International – No, I am not referring to PDX, Portland’s International Airport. Nor am I speaking of the multiple ethnic restaurants and food carts around the area (although, if you have a chance, they are definitely worth a taste).  Instead, I am talking about Portland’s overall acceptance, abundance, and celebration of different national cultures. There are, of course, the expected celebrations such as Cinco de Mayo, St. Patrick’s Irish Festival,  and Oktoberfest. (The last link is probably the most prominent of Oregon’s Oktoberfests, at Mt. Angel, but if you are looking for one that is actually closer to downtown Portland, check out the events page for Oaks Amusement Park.) But then Portland takes it a step further. Other festivals throughout the year include the Festa Italiana, the Greek Festival, the India Festival,  the Chinese New Year, and, an event I have yet to see but am definitely going to mark on my calendar, the Portland Highland Scottish Games.
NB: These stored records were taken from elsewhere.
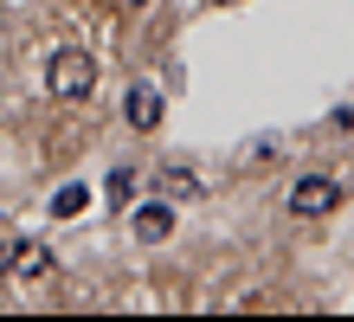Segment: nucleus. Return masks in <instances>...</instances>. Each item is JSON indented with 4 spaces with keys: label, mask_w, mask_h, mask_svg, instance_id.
<instances>
[{
    "label": "nucleus",
    "mask_w": 354,
    "mask_h": 322,
    "mask_svg": "<svg viewBox=\"0 0 354 322\" xmlns=\"http://www.w3.org/2000/svg\"><path fill=\"white\" fill-rule=\"evenodd\" d=\"M7 271L19 277V284H52V271H58V265H52V251H46V245H13V251H7Z\"/></svg>",
    "instance_id": "3"
},
{
    "label": "nucleus",
    "mask_w": 354,
    "mask_h": 322,
    "mask_svg": "<svg viewBox=\"0 0 354 322\" xmlns=\"http://www.w3.org/2000/svg\"><path fill=\"white\" fill-rule=\"evenodd\" d=\"M84 206H91V187H77V181L52 193V220H77V213H84Z\"/></svg>",
    "instance_id": "7"
},
{
    "label": "nucleus",
    "mask_w": 354,
    "mask_h": 322,
    "mask_svg": "<svg viewBox=\"0 0 354 322\" xmlns=\"http://www.w3.org/2000/svg\"><path fill=\"white\" fill-rule=\"evenodd\" d=\"M46 91H52L58 103H84V97L97 91V58H91L84 46H58L52 64H46Z\"/></svg>",
    "instance_id": "1"
},
{
    "label": "nucleus",
    "mask_w": 354,
    "mask_h": 322,
    "mask_svg": "<svg viewBox=\"0 0 354 322\" xmlns=\"http://www.w3.org/2000/svg\"><path fill=\"white\" fill-rule=\"evenodd\" d=\"M122 123H129V129H161V91H155V84H129Z\"/></svg>",
    "instance_id": "4"
},
{
    "label": "nucleus",
    "mask_w": 354,
    "mask_h": 322,
    "mask_svg": "<svg viewBox=\"0 0 354 322\" xmlns=\"http://www.w3.org/2000/svg\"><path fill=\"white\" fill-rule=\"evenodd\" d=\"M155 187H161V200H194V193H200V175H194V168H180V161H168L155 175Z\"/></svg>",
    "instance_id": "6"
},
{
    "label": "nucleus",
    "mask_w": 354,
    "mask_h": 322,
    "mask_svg": "<svg viewBox=\"0 0 354 322\" xmlns=\"http://www.w3.org/2000/svg\"><path fill=\"white\" fill-rule=\"evenodd\" d=\"M129 193H136V175H129V168H116V175H110V200H129Z\"/></svg>",
    "instance_id": "9"
},
{
    "label": "nucleus",
    "mask_w": 354,
    "mask_h": 322,
    "mask_svg": "<svg viewBox=\"0 0 354 322\" xmlns=\"http://www.w3.org/2000/svg\"><path fill=\"white\" fill-rule=\"evenodd\" d=\"M219 7H239V0H219Z\"/></svg>",
    "instance_id": "11"
},
{
    "label": "nucleus",
    "mask_w": 354,
    "mask_h": 322,
    "mask_svg": "<svg viewBox=\"0 0 354 322\" xmlns=\"http://www.w3.org/2000/svg\"><path fill=\"white\" fill-rule=\"evenodd\" d=\"M168 232H174V200H155V206L136 213V239H142V245H161Z\"/></svg>",
    "instance_id": "5"
},
{
    "label": "nucleus",
    "mask_w": 354,
    "mask_h": 322,
    "mask_svg": "<svg viewBox=\"0 0 354 322\" xmlns=\"http://www.w3.org/2000/svg\"><path fill=\"white\" fill-rule=\"evenodd\" d=\"M116 7H129V13H136V7H149V0H116Z\"/></svg>",
    "instance_id": "10"
},
{
    "label": "nucleus",
    "mask_w": 354,
    "mask_h": 322,
    "mask_svg": "<svg viewBox=\"0 0 354 322\" xmlns=\"http://www.w3.org/2000/svg\"><path fill=\"white\" fill-rule=\"evenodd\" d=\"M335 206H342V181H328V175L290 181V213H297V220H322V213H335Z\"/></svg>",
    "instance_id": "2"
},
{
    "label": "nucleus",
    "mask_w": 354,
    "mask_h": 322,
    "mask_svg": "<svg viewBox=\"0 0 354 322\" xmlns=\"http://www.w3.org/2000/svg\"><path fill=\"white\" fill-rule=\"evenodd\" d=\"M270 155H277V136H258V142H252V148H245V155H239V161H252V168H258V161H270Z\"/></svg>",
    "instance_id": "8"
}]
</instances>
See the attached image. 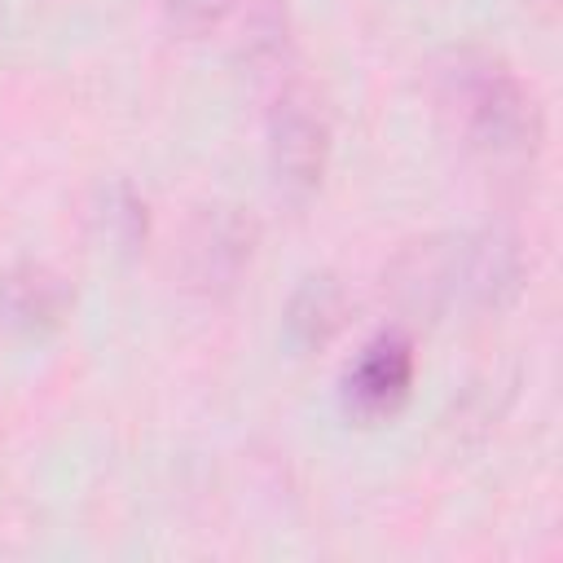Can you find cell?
I'll use <instances>...</instances> for the list:
<instances>
[{
  "mask_svg": "<svg viewBox=\"0 0 563 563\" xmlns=\"http://www.w3.org/2000/svg\"><path fill=\"white\" fill-rule=\"evenodd\" d=\"M88 216H92L97 238L110 242L114 251H141L145 238H150V207H145V198L128 180L101 185Z\"/></svg>",
  "mask_w": 563,
  "mask_h": 563,
  "instance_id": "ba28073f",
  "label": "cell"
},
{
  "mask_svg": "<svg viewBox=\"0 0 563 563\" xmlns=\"http://www.w3.org/2000/svg\"><path fill=\"white\" fill-rule=\"evenodd\" d=\"M255 242H260V224L229 202H211L202 207L180 242V277L189 290L198 295H229L242 273L255 260Z\"/></svg>",
  "mask_w": 563,
  "mask_h": 563,
  "instance_id": "277c9868",
  "label": "cell"
},
{
  "mask_svg": "<svg viewBox=\"0 0 563 563\" xmlns=\"http://www.w3.org/2000/svg\"><path fill=\"white\" fill-rule=\"evenodd\" d=\"M233 9H238V0H163L167 26H172L176 35H185V40L211 35Z\"/></svg>",
  "mask_w": 563,
  "mask_h": 563,
  "instance_id": "30bf717a",
  "label": "cell"
},
{
  "mask_svg": "<svg viewBox=\"0 0 563 563\" xmlns=\"http://www.w3.org/2000/svg\"><path fill=\"white\" fill-rule=\"evenodd\" d=\"M75 308V286L44 260H18L0 273V321L26 339L53 334Z\"/></svg>",
  "mask_w": 563,
  "mask_h": 563,
  "instance_id": "8992f818",
  "label": "cell"
},
{
  "mask_svg": "<svg viewBox=\"0 0 563 563\" xmlns=\"http://www.w3.org/2000/svg\"><path fill=\"white\" fill-rule=\"evenodd\" d=\"M528 277L523 246L506 229L435 233L409 242L387 268V295L400 312L440 321L449 312H501Z\"/></svg>",
  "mask_w": 563,
  "mask_h": 563,
  "instance_id": "6da1fadb",
  "label": "cell"
},
{
  "mask_svg": "<svg viewBox=\"0 0 563 563\" xmlns=\"http://www.w3.org/2000/svg\"><path fill=\"white\" fill-rule=\"evenodd\" d=\"M347 312H352L347 286H343L334 273H308V277L290 290L286 312H282L286 343H290L295 352H317V347H325V343L347 325Z\"/></svg>",
  "mask_w": 563,
  "mask_h": 563,
  "instance_id": "52a82bcc",
  "label": "cell"
},
{
  "mask_svg": "<svg viewBox=\"0 0 563 563\" xmlns=\"http://www.w3.org/2000/svg\"><path fill=\"white\" fill-rule=\"evenodd\" d=\"M435 114L488 158H532L545 114L519 70L484 44H449L427 66Z\"/></svg>",
  "mask_w": 563,
  "mask_h": 563,
  "instance_id": "7a4b0ae2",
  "label": "cell"
},
{
  "mask_svg": "<svg viewBox=\"0 0 563 563\" xmlns=\"http://www.w3.org/2000/svg\"><path fill=\"white\" fill-rule=\"evenodd\" d=\"M413 378H418L413 339L400 325H387L347 361V369L339 378V396L352 418L383 422V418L400 413V405L413 391Z\"/></svg>",
  "mask_w": 563,
  "mask_h": 563,
  "instance_id": "5b68a950",
  "label": "cell"
},
{
  "mask_svg": "<svg viewBox=\"0 0 563 563\" xmlns=\"http://www.w3.org/2000/svg\"><path fill=\"white\" fill-rule=\"evenodd\" d=\"M330 145H334V128L321 88H312L308 79L282 84L268 110V172L277 194H286L290 202L312 198L325 180Z\"/></svg>",
  "mask_w": 563,
  "mask_h": 563,
  "instance_id": "3957f363",
  "label": "cell"
},
{
  "mask_svg": "<svg viewBox=\"0 0 563 563\" xmlns=\"http://www.w3.org/2000/svg\"><path fill=\"white\" fill-rule=\"evenodd\" d=\"M242 57L251 66H273V62H286L290 53V13H286V0H255L251 13H246V26H242Z\"/></svg>",
  "mask_w": 563,
  "mask_h": 563,
  "instance_id": "9c48e42d",
  "label": "cell"
}]
</instances>
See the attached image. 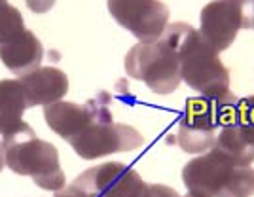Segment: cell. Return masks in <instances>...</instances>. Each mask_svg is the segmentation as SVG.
Here are the masks:
<instances>
[{"label": "cell", "instance_id": "4fadbf2b", "mask_svg": "<svg viewBox=\"0 0 254 197\" xmlns=\"http://www.w3.org/2000/svg\"><path fill=\"white\" fill-rule=\"evenodd\" d=\"M212 148L220 150L239 165H251L254 161V133L232 120L218 131L216 142Z\"/></svg>", "mask_w": 254, "mask_h": 197}, {"label": "cell", "instance_id": "2e32d148", "mask_svg": "<svg viewBox=\"0 0 254 197\" xmlns=\"http://www.w3.org/2000/svg\"><path fill=\"white\" fill-rule=\"evenodd\" d=\"M21 31H25V21H23L21 11L8 2L0 4V44L8 42Z\"/></svg>", "mask_w": 254, "mask_h": 197}, {"label": "cell", "instance_id": "5b68a950", "mask_svg": "<svg viewBox=\"0 0 254 197\" xmlns=\"http://www.w3.org/2000/svg\"><path fill=\"white\" fill-rule=\"evenodd\" d=\"M235 104L237 97L233 93L222 99H188L177 133V142L180 148L188 154L209 152L216 142L218 131L233 120Z\"/></svg>", "mask_w": 254, "mask_h": 197}, {"label": "cell", "instance_id": "52a82bcc", "mask_svg": "<svg viewBox=\"0 0 254 197\" xmlns=\"http://www.w3.org/2000/svg\"><path fill=\"white\" fill-rule=\"evenodd\" d=\"M201 36L220 53L243 29H254V0H212L201 10Z\"/></svg>", "mask_w": 254, "mask_h": 197}, {"label": "cell", "instance_id": "9c48e42d", "mask_svg": "<svg viewBox=\"0 0 254 197\" xmlns=\"http://www.w3.org/2000/svg\"><path fill=\"white\" fill-rule=\"evenodd\" d=\"M95 97L89 99L85 104L57 101V103L44 106V120L53 133H57L68 142L70 138L80 135L85 127L91 124V120L95 116Z\"/></svg>", "mask_w": 254, "mask_h": 197}, {"label": "cell", "instance_id": "d6986e66", "mask_svg": "<svg viewBox=\"0 0 254 197\" xmlns=\"http://www.w3.org/2000/svg\"><path fill=\"white\" fill-rule=\"evenodd\" d=\"M4 165H6V150H4V144L0 142V173H2Z\"/></svg>", "mask_w": 254, "mask_h": 197}, {"label": "cell", "instance_id": "3957f363", "mask_svg": "<svg viewBox=\"0 0 254 197\" xmlns=\"http://www.w3.org/2000/svg\"><path fill=\"white\" fill-rule=\"evenodd\" d=\"M6 150V165L15 175L31 177L36 186L48 192H61L64 188V173L59 165L57 148L38 138L29 124L17 125L10 133L2 136Z\"/></svg>", "mask_w": 254, "mask_h": 197}, {"label": "cell", "instance_id": "277c9868", "mask_svg": "<svg viewBox=\"0 0 254 197\" xmlns=\"http://www.w3.org/2000/svg\"><path fill=\"white\" fill-rule=\"evenodd\" d=\"M95 104L91 124L68 140L82 159H99L118 152H131L144 144V136L135 127L114 122L110 112V95L101 91L95 97Z\"/></svg>", "mask_w": 254, "mask_h": 197}, {"label": "cell", "instance_id": "ffe728a7", "mask_svg": "<svg viewBox=\"0 0 254 197\" xmlns=\"http://www.w3.org/2000/svg\"><path fill=\"white\" fill-rule=\"evenodd\" d=\"M4 2H8V0H0V4H4Z\"/></svg>", "mask_w": 254, "mask_h": 197}, {"label": "cell", "instance_id": "6da1fadb", "mask_svg": "<svg viewBox=\"0 0 254 197\" xmlns=\"http://www.w3.org/2000/svg\"><path fill=\"white\" fill-rule=\"evenodd\" d=\"M163 36L179 55L180 78L193 91L207 99H222L232 93L228 68L197 29L186 23H169Z\"/></svg>", "mask_w": 254, "mask_h": 197}, {"label": "cell", "instance_id": "ba28073f", "mask_svg": "<svg viewBox=\"0 0 254 197\" xmlns=\"http://www.w3.org/2000/svg\"><path fill=\"white\" fill-rule=\"evenodd\" d=\"M108 11L138 42L158 40L169 25V8L159 0H108Z\"/></svg>", "mask_w": 254, "mask_h": 197}, {"label": "cell", "instance_id": "e0dca14e", "mask_svg": "<svg viewBox=\"0 0 254 197\" xmlns=\"http://www.w3.org/2000/svg\"><path fill=\"white\" fill-rule=\"evenodd\" d=\"M233 120H235L237 124H241L243 127H247V129L254 131V95L237 101Z\"/></svg>", "mask_w": 254, "mask_h": 197}, {"label": "cell", "instance_id": "5bb4252c", "mask_svg": "<svg viewBox=\"0 0 254 197\" xmlns=\"http://www.w3.org/2000/svg\"><path fill=\"white\" fill-rule=\"evenodd\" d=\"M112 197H180L173 188L163 184H148L138 177L137 171L120 163L112 180Z\"/></svg>", "mask_w": 254, "mask_h": 197}, {"label": "cell", "instance_id": "7a4b0ae2", "mask_svg": "<svg viewBox=\"0 0 254 197\" xmlns=\"http://www.w3.org/2000/svg\"><path fill=\"white\" fill-rule=\"evenodd\" d=\"M182 182L193 197L254 196L253 167L239 165L216 148L188 161L182 169Z\"/></svg>", "mask_w": 254, "mask_h": 197}, {"label": "cell", "instance_id": "44dd1931", "mask_svg": "<svg viewBox=\"0 0 254 197\" xmlns=\"http://www.w3.org/2000/svg\"><path fill=\"white\" fill-rule=\"evenodd\" d=\"M184 197H193V196H190V194H188V196H184Z\"/></svg>", "mask_w": 254, "mask_h": 197}, {"label": "cell", "instance_id": "8992f818", "mask_svg": "<svg viewBox=\"0 0 254 197\" xmlns=\"http://www.w3.org/2000/svg\"><path fill=\"white\" fill-rule=\"evenodd\" d=\"M126 72L159 95L173 93L182 82L179 55L163 34L154 42H138L127 52Z\"/></svg>", "mask_w": 254, "mask_h": 197}, {"label": "cell", "instance_id": "7402d4cb", "mask_svg": "<svg viewBox=\"0 0 254 197\" xmlns=\"http://www.w3.org/2000/svg\"><path fill=\"white\" fill-rule=\"evenodd\" d=\"M55 197H59V196H57V194H55Z\"/></svg>", "mask_w": 254, "mask_h": 197}, {"label": "cell", "instance_id": "9a60e30c", "mask_svg": "<svg viewBox=\"0 0 254 197\" xmlns=\"http://www.w3.org/2000/svg\"><path fill=\"white\" fill-rule=\"evenodd\" d=\"M27 97L17 80H0V135L4 136L23 122Z\"/></svg>", "mask_w": 254, "mask_h": 197}, {"label": "cell", "instance_id": "30bf717a", "mask_svg": "<svg viewBox=\"0 0 254 197\" xmlns=\"http://www.w3.org/2000/svg\"><path fill=\"white\" fill-rule=\"evenodd\" d=\"M23 91L27 97V106L52 104L61 101L68 91V78L63 70L55 66H40L29 74L19 76Z\"/></svg>", "mask_w": 254, "mask_h": 197}, {"label": "cell", "instance_id": "ac0fdd59", "mask_svg": "<svg viewBox=\"0 0 254 197\" xmlns=\"http://www.w3.org/2000/svg\"><path fill=\"white\" fill-rule=\"evenodd\" d=\"M27 6L34 13H46L55 6V0H27Z\"/></svg>", "mask_w": 254, "mask_h": 197}, {"label": "cell", "instance_id": "8fae6325", "mask_svg": "<svg viewBox=\"0 0 254 197\" xmlns=\"http://www.w3.org/2000/svg\"><path fill=\"white\" fill-rule=\"evenodd\" d=\"M44 59V46L36 34L29 29L15 34L8 42L0 44V61L13 74L23 76L40 68Z\"/></svg>", "mask_w": 254, "mask_h": 197}, {"label": "cell", "instance_id": "7c38bea8", "mask_svg": "<svg viewBox=\"0 0 254 197\" xmlns=\"http://www.w3.org/2000/svg\"><path fill=\"white\" fill-rule=\"evenodd\" d=\"M118 161L85 169L66 188L57 192L59 197H112L110 186L116 175Z\"/></svg>", "mask_w": 254, "mask_h": 197}]
</instances>
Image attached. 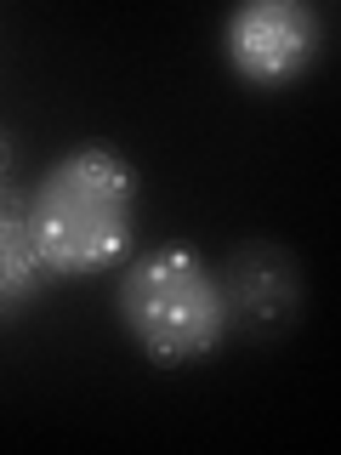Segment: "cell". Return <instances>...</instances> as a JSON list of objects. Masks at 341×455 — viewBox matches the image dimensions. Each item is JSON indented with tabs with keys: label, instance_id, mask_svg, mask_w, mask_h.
Listing matches in <instances>:
<instances>
[{
	"label": "cell",
	"instance_id": "cell-1",
	"mask_svg": "<svg viewBox=\"0 0 341 455\" xmlns=\"http://www.w3.org/2000/svg\"><path fill=\"white\" fill-rule=\"evenodd\" d=\"M23 222L46 279H91L131 256L137 239V171L114 148H68L23 194Z\"/></svg>",
	"mask_w": 341,
	"mask_h": 455
},
{
	"label": "cell",
	"instance_id": "cell-2",
	"mask_svg": "<svg viewBox=\"0 0 341 455\" xmlns=\"http://www.w3.org/2000/svg\"><path fill=\"white\" fill-rule=\"evenodd\" d=\"M125 336L148 353L154 364H188L222 347L227 336V302L222 279L188 245H154L125 262L120 291H114Z\"/></svg>",
	"mask_w": 341,
	"mask_h": 455
},
{
	"label": "cell",
	"instance_id": "cell-3",
	"mask_svg": "<svg viewBox=\"0 0 341 455\" xmlns=\"http://www.w3.org/2000/svg\"><path fill=\"white\" fill-rule=\"evenodd\" d=\"M324 18L302 0H250L222 23V52L245 85L279 92L319 63Z\"/></svg>",
	"mask_w": 341,
	"mask_h": 455
},
{
	"label": "cell",
	"instance_id": "cell-4",
	"mask_svg": "<svg viewBox=\"0 0 341 455\" xmlns=\"http://www.w3.org/2000/svg\"><path fill=\"white\" fill-rule=\"evenodd\" d=\"M217 279H222V302H227V331L279 336L302 313V267L279 245H262V239L239 245L227 256V267H217Z\"/></svg>",
	"mask_w": 341,
	"mask_h": 455
},
{
	"label": "cell",
	"instance_id": "cell-5",
	"mask_svg": "<svg viewBox=\"0 0 341 455\" xmlns=\"http://www.w3.org/2000/svg\"><path fill=\"white\" fill-rule=\"evenodd\" d=\"M40 284H46V267H40L28 222H23V194L6 188L0 194V324L18 319L40 296Z\"/></svg>",
	"mask_w": 341,
	"mask_h": 455
},
{
	"label": "cell",
	"instance_id": "cell-6",
	"mask_svg": "<svg viewBox=\"0 0 341 455\" xmlns=\"http://www.w3.org/2000/svg\"><path fill=\"white\" fill-rule=\"evenodd\" d=\"M12 171H18V148H12V132L0 125V194L12 188Z\"/></svg>",
	"mask_w": 341,
	"mask_h": 455
}]
</instances>
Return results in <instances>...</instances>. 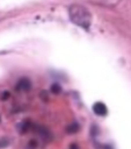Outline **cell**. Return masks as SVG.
Masks as SVG:
<instances>
[{
	"instance_id": "6da1fadb",
	"label": "cell",
	"mask_w": 131,
	"mask_h": 149,
	"mask_svg": "<svg viewBox=\"0 0 131 149\" xmlns=\"http://www.w3.org/2000/svg\"><path fill=\"white\" fill-rule=\"evenodd\" d=\"M69 17L72 23L84 28H89L92 21L90 12L80 4H72L69 7Z\"/></svg>"
},
{
	"instance_id": "7a4b0ae2",
	"label": "cell",
	"mask_w": 131,
	"mask_h": 149,
	"mask_svg": "<svg viewBox=\"0 0 131 149\" xmlns=\"http://www.w3.org/2000/svg\"><path fill=\"white\" fill-rule=\"evenodd\" d=\"M93 111L98 116H105L108 114V108L101 102H97L93 105Z\"/></svg>"
},
{
	"instance_id": "3957f363",
	"label": "cell",
	"mask_w": 131,
	"mask_h": 149,
	"mask_svg": "<svg viewBox=\"0 0 131 149\" xmlns=\"http://www.w3.org/2000/svg\"><path fill=\"white\" fill-rule=\"evenodd\" d=\"M31 87V82L29 81L28 79H26V78H23L21 79L18 84H17V89L18 90H21V91H27L29 90Z\"/></svg>"
},
{
	"instance_id": "277c9868",
	"label": "cell",
	"mask_w": 131,
	"mask_h": 149,
	"mask_svg": "<svg viewBox=\"0 0 131 149\" xmlns=\"http://www.w3.org/2000/svg\"><path fill=\"white\" fill-rule=\"evenodd\" d=\"M67 130L69 132L70 134H73V133H77V130H79V125L77 123H72L67 127Z\"/></svg>"
},
{
	"instance_id": "5b68a950",
	"label": "cell",
	"mask_w": 131,
	"mask_h": 149,
	"mask_svg": "<svg viewBox=\"0 0 131 149\" xmlns=\"http://www.w3.org/2000/svg\"><path fill=\"white\" fill-rule=\"evenodd\" d=\"M51 90L53 91V93H55V94H58V93L61 92L60 85H58V84H53L51 87Z\"/></svg>"
}]
</instances>
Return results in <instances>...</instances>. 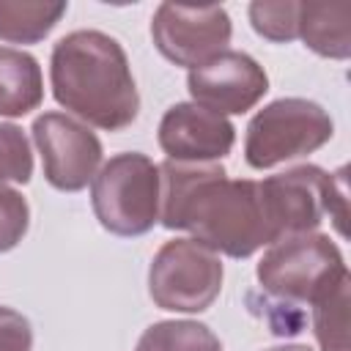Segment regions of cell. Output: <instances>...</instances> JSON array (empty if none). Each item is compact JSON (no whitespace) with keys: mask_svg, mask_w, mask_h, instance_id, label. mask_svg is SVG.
Wrapping results in <instances>:
<instances>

Japanese Gardens – A popular tourist site, the Japanese Garden is really something to see. Nestled next to the International Rose Gardens and walking distance to the Wildwood Trail, you could easily spend an entire day enjoying mother nature at her finest. Picturesque bridges, steps, streams and fountains mingle gracefully with the surrounding flora. In addition to its beautiful landscaping, the Japanese Garden also is host to multiple events and festivals throughout the year. There is even a free admission day for those on a tight budget. (Veteran’s Day)

Klickitat Street – For those who grew up reading the many children’s books written by Beverly Clearly, Klickitat Street should definitely be ringing a few bells. This is the street the famous little Ramona Quimby (and her older sister Beezus, of course) grew up on. Haha, I still love recalling the book where the two girls complain about cow tongue and are forced to make dinner for the family the following. Not knowing how to check first for ingredients, Ramona and Beezus end up making a simple dinner of rice, chicken, and cornbread include substitutions of banana yogurt, cream of wheat, and chili powder.  In their world, one could also hope to run into Otis, Ribsy, Henry, and many more Cleary characters. Well, actually, you might run into a few of those characters too. Near Klickitat, in Grant Park, there are a few bronze statues, erected in 1991, depict Henry Huggins, Ribsy, and Ramona Quimby.

Light Rail – While Portland (and let’s face it, the U.S. in general) is waaaaaay behind Europe when it comes to public transportation, it does do it’s part with the Trimet MAX or Light Rail. The Light Rail here consists of 4 different lines (Blue, Red, Yellow, and Green) that run from various metropolitan areas into downtown and back out again. This provides an easy way to get around, a relief from the task of finding a parking spot, and a daily dose of entertainment. (see my earlier post, Trimet). And no Light Rail is going to give you more of this than the eastern Blue Line, which runs into from Gresham (deep SE Portland) out to Hillsboro. Simply put,  SE Portland people are CRAZY.  (Again, read my earlier post, but know I see far-fetched variations of those interactions almost every day.) Even so, the Light Rail really is the trick to getting to and from the airport without the hassle or cost of a taxi, or to Jeld-Wen field to cheer on the Portland Timbers, or even to see an a capella group randomly break into song. You may know where you are going, but you can never be sure what you will see along the way.